At times Ms Farr, an engineer from Edinburgh, has gone to sleep fearing she would not wake up.
She said: “It has been a dark time. I felt so vulnerable. I have been unable to work since March.”
According to the World Health Organisation (WHO), patients with Covid-19 typically recover within about two weeks.
Yet there are nearly 4,000 members of UK Facebook groups comprising people such as Ms Farr who are described as “long haulers”, and many in support groups for survivors sharing stories of persistent symptoms.
Researchers examining the Covid-19 app data have discovered as many as one in ten suffer for three weeks or more, and some have issues for months.
The findings from the symptom study is the first official indication of how many people are being affected by longer lasting Covid-19 effects. Just over 3.8 million people contributed to the study.
Many patients like Ms Farr feel doctors have dismissed them as so-called “mild” cases.

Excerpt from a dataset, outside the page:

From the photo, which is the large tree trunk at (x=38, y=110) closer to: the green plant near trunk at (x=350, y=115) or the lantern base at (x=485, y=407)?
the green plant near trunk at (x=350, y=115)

Despite months of recurring symptoms, the mother-of-two’s illness has been put down to anxiety.
Ms Farr first developed a dry cough and a feeling of pressure on her chest on 27 March, followed by fever, diarrhoea, severe fatigue and a rash above her kidneys as well as a metallic taste in mouth.
Over three months Ms Farr’s symptoms returned, often after days of feeling better. The shortness of breath is so severe at times she can’t manage a short walk.
She said: “After eight weeks I woke at 4am with worsening breathlessness and called NHS 24. They didn’t believe I had been ill so long.
“I went to A&E and they found streaks in my lungs but said they weren’t worried. They told me that I probably had anxiety. I was furious. The worst thing is not knowing what to do to help yourself.
“I just got out of hospital again two days ago after being rushed in with a suspected clot in my lungs. After a scan they still don’t know why I am having continued breathing problems, three months later.
“I was sent home and told to refer back to my GP again. It’s so frustrating.
“People with so-called mild cases don’t seem to be getting recognition or support. It’s negligence. People need proper care.”
Doctors have expressed growing concerns about the numbers of people in long-term recovery.
Experts have found side-effects of Covid-19 including low oxygen levels, especially at night, loss of balance and persistent symptoms despite repeated negative tests for the virus, as well as general weakness, chest pain and blot clots. They remain uncertain as to why some patients struggle to fully recover from the virus.
Professor Colin Berry of Glasgow University, a heart expert, said: “As this virus is so new it’ll take time to fully investigate what we are up against. But we’re already seeing for some hospitalised patients, and some who have taken ill at home, the consequences are serious and long-lasting.”
Dr Alistair Forbes, deputy chairman of the Royal College of GPs in Scotland, said: “Symptoms can last one to two months or more. Patients have done the right thing by isolating at home but they have to weather the storm with little to no treatment available.
“I’ve seen increasing reports of post-viral affects. When we look at the total across the country, we will be dealing with a significant number of people.”
Dr Forbes called for clear guidance on testing and recovery planning, adding: “Getting guidance soon on how to use the antibody test would be very useful. It’s difficult to get accurate results from the current swab test.”
And he said: “It’s unsettling but we have to give an honest answer and say we don’t know how long it will take for people to recover, especially if they get an inflammatory response that is likely to lead to what presents like post-viral fatigue.
“We can refer them to online support groups. We are frustrated too, but we just don’t know how best to help these patients yet.”
Dr Tracey Gillies, medical director of NHS Lothian, said: “We cannot discuss an individual patient’s care without their consent. Generally, however, if a patient attended the emergency department with breathlessness or were otherwise unwell, they would be clinically assessed and treated by one of our team.
“It is known that patients can suffer breathlessness and fatigue for several weeks after a diagnosis of Covid-19.
“If people have symptoms of Covid-19, such as a high temperature, a new, continuous cough, or a loss or change to their sense of smell or taste, and are not acutely unwell, they can request a home testing kit or arrange an appointment at a testing centre by logging on to NHS Inform.”